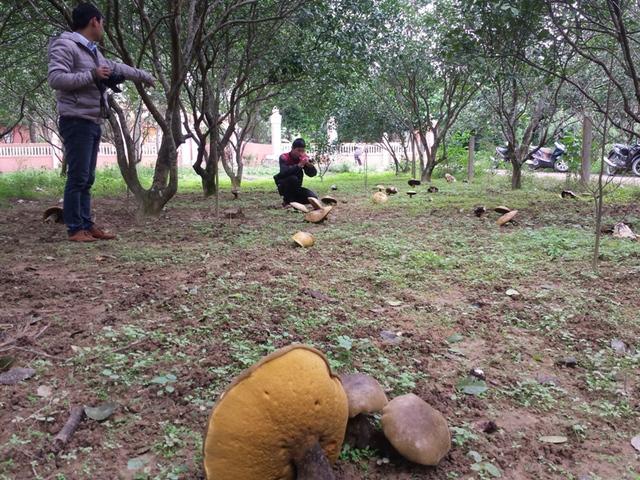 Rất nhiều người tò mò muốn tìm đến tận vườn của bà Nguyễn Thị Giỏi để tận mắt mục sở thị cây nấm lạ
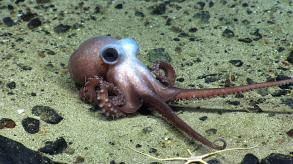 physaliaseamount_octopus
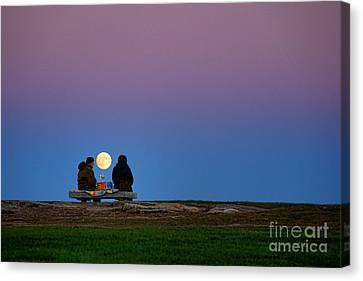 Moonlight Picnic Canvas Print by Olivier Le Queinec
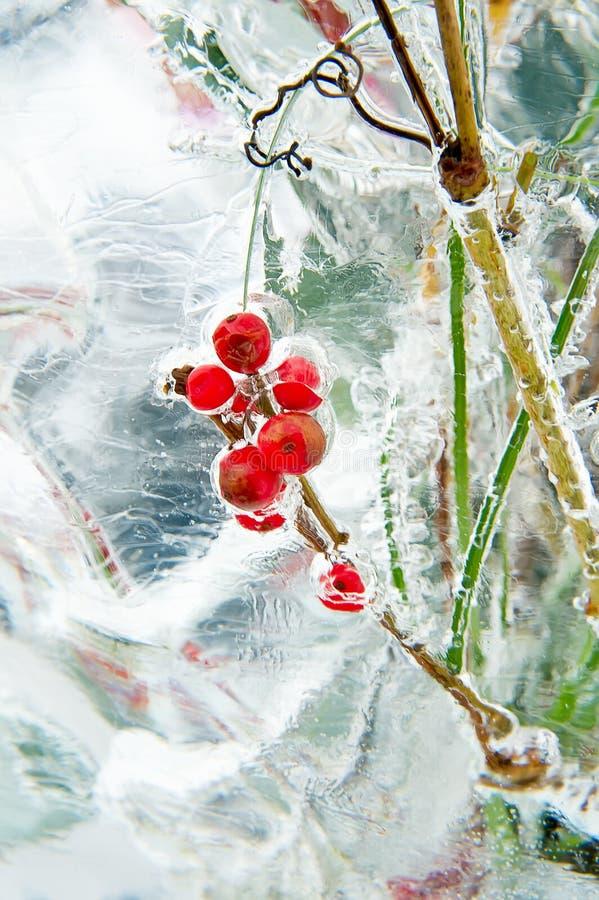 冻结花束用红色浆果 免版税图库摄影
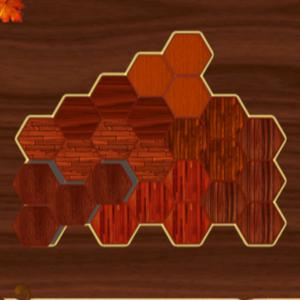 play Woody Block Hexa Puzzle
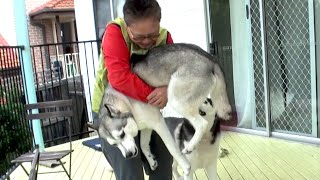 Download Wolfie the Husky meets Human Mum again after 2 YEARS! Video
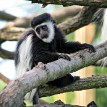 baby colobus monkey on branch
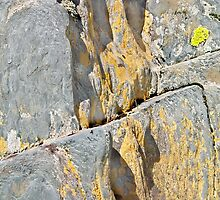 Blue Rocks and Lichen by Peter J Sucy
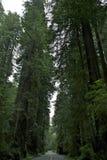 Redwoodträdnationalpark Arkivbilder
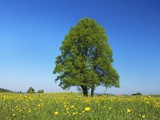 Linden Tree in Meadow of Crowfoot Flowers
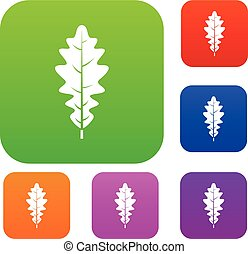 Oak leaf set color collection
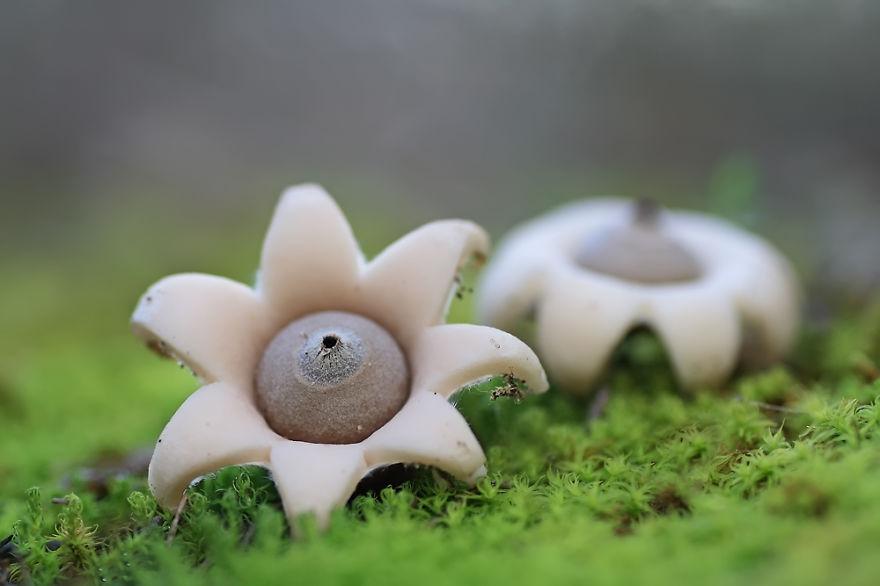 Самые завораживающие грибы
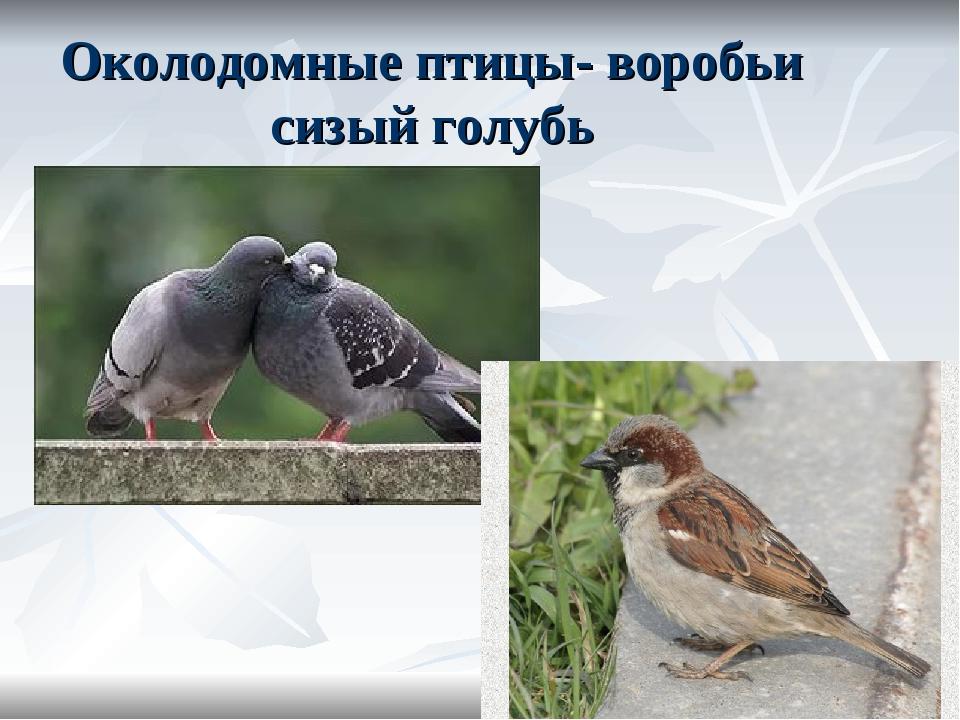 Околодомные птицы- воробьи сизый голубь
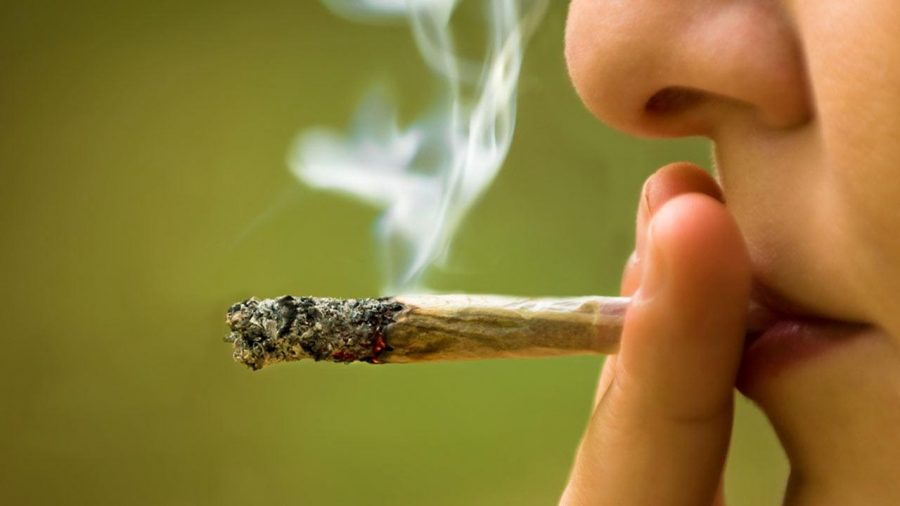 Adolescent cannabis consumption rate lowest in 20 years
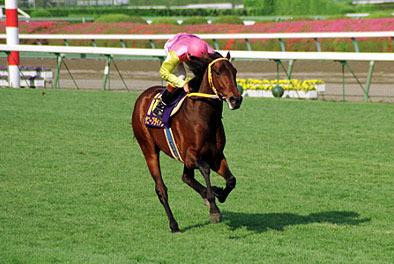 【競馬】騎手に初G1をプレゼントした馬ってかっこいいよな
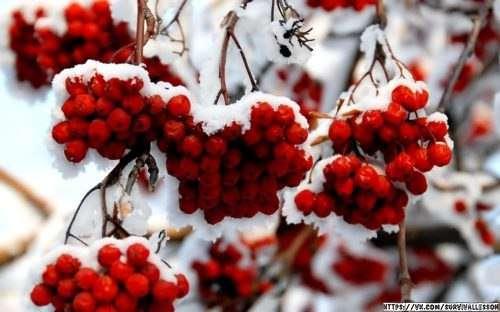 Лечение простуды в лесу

-=-=-=-=-

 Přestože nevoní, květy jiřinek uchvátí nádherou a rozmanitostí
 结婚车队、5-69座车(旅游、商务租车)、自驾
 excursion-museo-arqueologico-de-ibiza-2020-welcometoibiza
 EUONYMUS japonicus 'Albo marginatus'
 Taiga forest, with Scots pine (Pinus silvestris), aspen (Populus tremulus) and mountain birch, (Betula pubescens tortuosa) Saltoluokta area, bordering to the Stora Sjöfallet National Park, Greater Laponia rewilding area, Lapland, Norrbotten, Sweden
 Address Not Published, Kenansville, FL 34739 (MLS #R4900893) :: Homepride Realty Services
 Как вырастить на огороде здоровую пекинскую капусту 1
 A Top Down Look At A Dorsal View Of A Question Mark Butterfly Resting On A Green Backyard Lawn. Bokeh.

-=-=-=-=-

--- Problem ---
Look above for the line with "EUONYMUS japonicus 'Albo marginatus'" and the line with "A Top Down Look". Write out those two lines and all the lines between them, exactly, and no others.

--- Task result ---
 EUONYMUS japonicus 'Albo marginatus'
 Taiga forest, with Scots pine (Pinus silvestris), aspen (Populus tremulus) and mountain birch, (Betula pubescens tortuosa) Saltoluokta area, bordering to the Stora Sjöfallet National Park, Greater Laponia rewilding area, Lapland, Norrbotten, Sweden
 Address Not Published, Kenansville, FL 34739 (MLS #R4900893) :: Homepride Realty Services
 Как вырастить на огороде здоровую пекинскую капусту 1
 A Top Down Look At A Dorsal View Of A Question Mark Butterfly Resting On A Green Backyard Lawn. Bokeh.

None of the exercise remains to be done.